● **PROBLEMS AND TASKS**
a) Answer these from the estate tax passage, one line each:
(i) What is the current federal estate tax exemption?
(ii) About how much New York estate tax would a $2 million estate owe?
(iii) What two things can protect an individual's estate without disinheriting a spouse?
b) List every distinct dollar amount in the estate tax passage.
c) Write the next part of the estate tax passage, starting after its final sentence.

● **PROVIDED PASSAGE**
= Beginning of Section =

The increased federal estate tax exemption has eliminated most estates
from the federal estate tax, but the largest estates are still subject
to taxation. Currently, the federal estate tax exemption is $2 million
and the New York estate exemption is $1 million. An estate worth
$2 million would be totally exempt from federal estate taxes, but
it would be subject to a New York estate tax of approximately $100,000.
The
federal estate tax also includes a marital deduction for property
passing to a surviving spouse. When reviewing an estate, a tax
advisor must determine what assets will pass to an individual’s
surviving spouse upon the death to capitalize on the marital deduction.
Determining the marital deduction may be important because, upon
death, the value of any interest in property that passes to the
surviving spouse will be deducted from the decedent’s gross
estate. This will help defer the estate tax liability. When a
spouse is disinherited, however, the marital deduction may be
eliminated or substantially reduced. This creates a much larger
taxable estate than originally anticipated, which may result in
an estate tax liability.
Estate tax
advisors should be informed about the property rights that a disinherited
spouse may possess with respect to property owned by a decedent
at the time of death, as well as other property the deceased spouse
may have transferred during the spouse’s lifetime. Certain
trusts and nuptial agreements can be used to protect a individual’s
estate without disinheriting a spouse in ways that can preserve
the marital deduction.
Background
A spouse
who is legally married to the deceased spouse at the time of death
cannot be totally disinherited, even if the surviving spouse was
omitted either intentionally or unintentionally from the will
of the decedent.

= End of Section =

● **RECORDS**
= Beginning of Section =

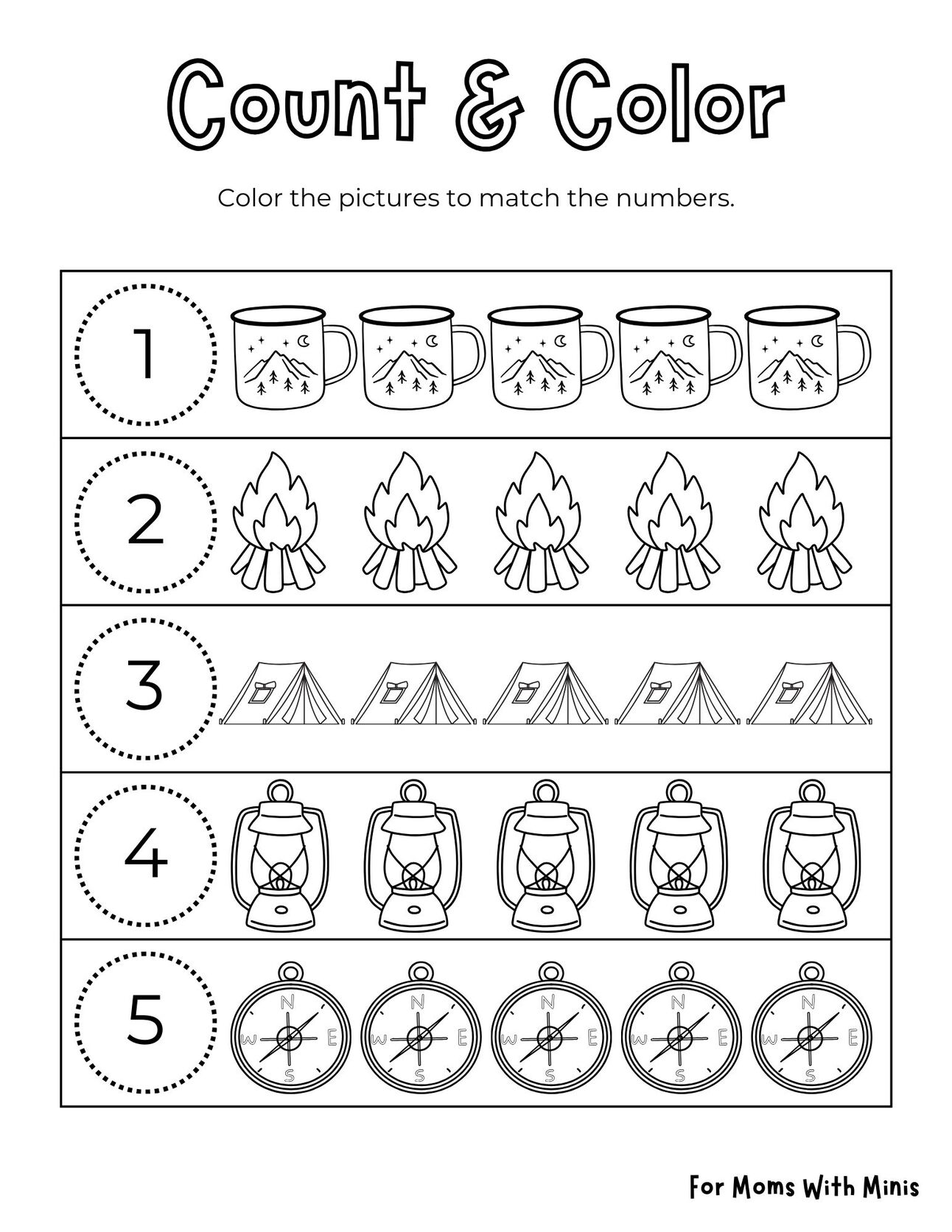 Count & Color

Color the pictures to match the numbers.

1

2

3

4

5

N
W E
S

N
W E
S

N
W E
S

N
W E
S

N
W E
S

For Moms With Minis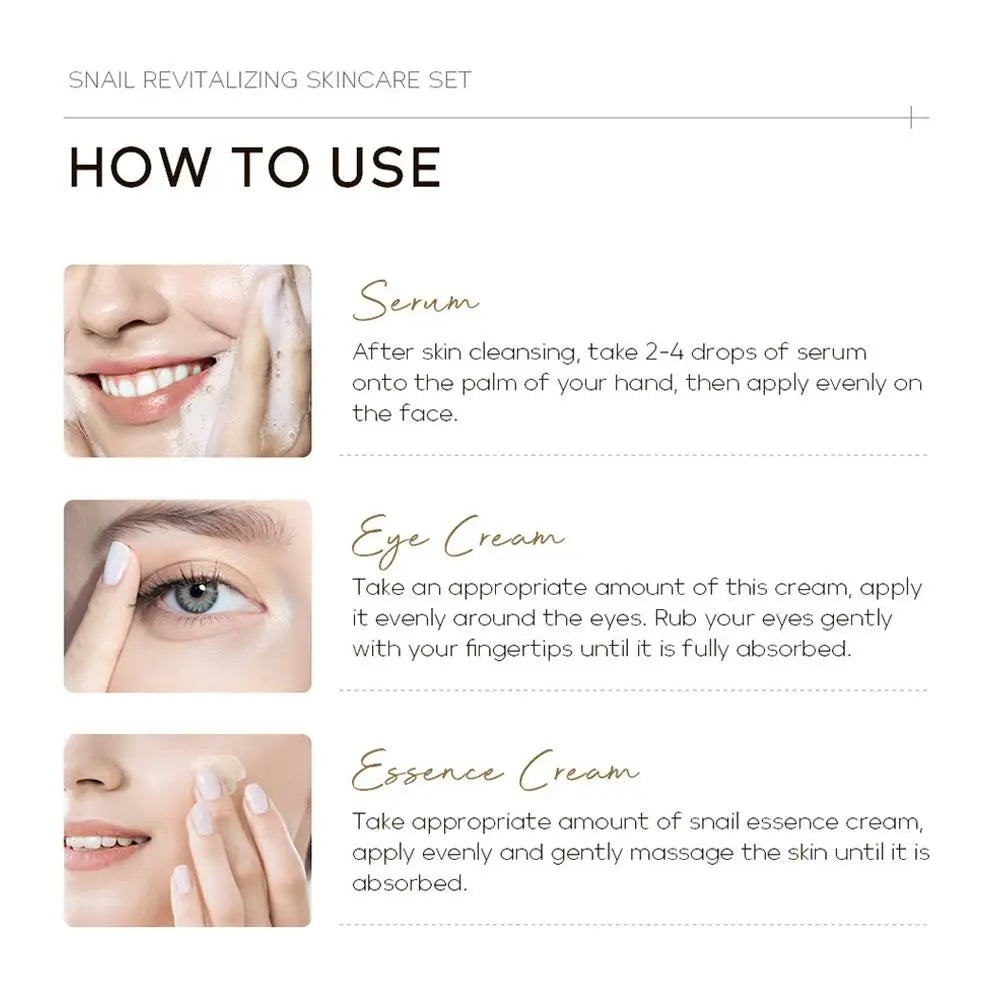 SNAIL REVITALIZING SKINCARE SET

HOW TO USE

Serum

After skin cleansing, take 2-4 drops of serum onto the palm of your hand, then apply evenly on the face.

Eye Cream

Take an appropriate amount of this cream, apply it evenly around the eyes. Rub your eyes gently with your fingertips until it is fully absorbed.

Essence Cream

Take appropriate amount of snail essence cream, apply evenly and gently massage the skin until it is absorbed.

= End of Section =

● **RESULTS FOR EACH TASK**
a)
(i) $2 million
(ii) Approximately $100,000
(iii) Certain trusts and nuptial agreements

b)
$2 million
$1 million
$100,000

c)
At one time,
a surviving wife was entitled to a life estate interest in a portion
of real property owned by her deceased husband, a right called
a “dower.” A “curtesy,” on the other hand,
represented a husband’s right to a life estate interest
in a portion of his deceased wife’s real property. Individuals
wanting to disinherit their spouse would circumvent the law by
transferring real property prior to death or converting real property
to personal property, thus leaving nothing to the spouse. Most
states have enacted legislation that replaces dower and curtesy
with a “spousal right of election,” which gives a
surviving spouse a choice: Either accept the provisions of the
decedent spouse’s will, or ignore the will and elect instead
to receive a “statutory elective share.” Previously,
the statutory elective share extended only to the decedent spouse’s
probate estate. An individual could, however, easily disinherit
the spouse merely by creating a nonprobate estate through one
or more of the following methods:
- Placing
assets in a trust;
- Owning
jointly held property with a nonspouse;
- Making
life insurance proceeds payable to a named beneficiary other
than the spouse;
- Making
outright gifts; or
- Opening
a bank account that is payable upon death to someone other than
the spouse.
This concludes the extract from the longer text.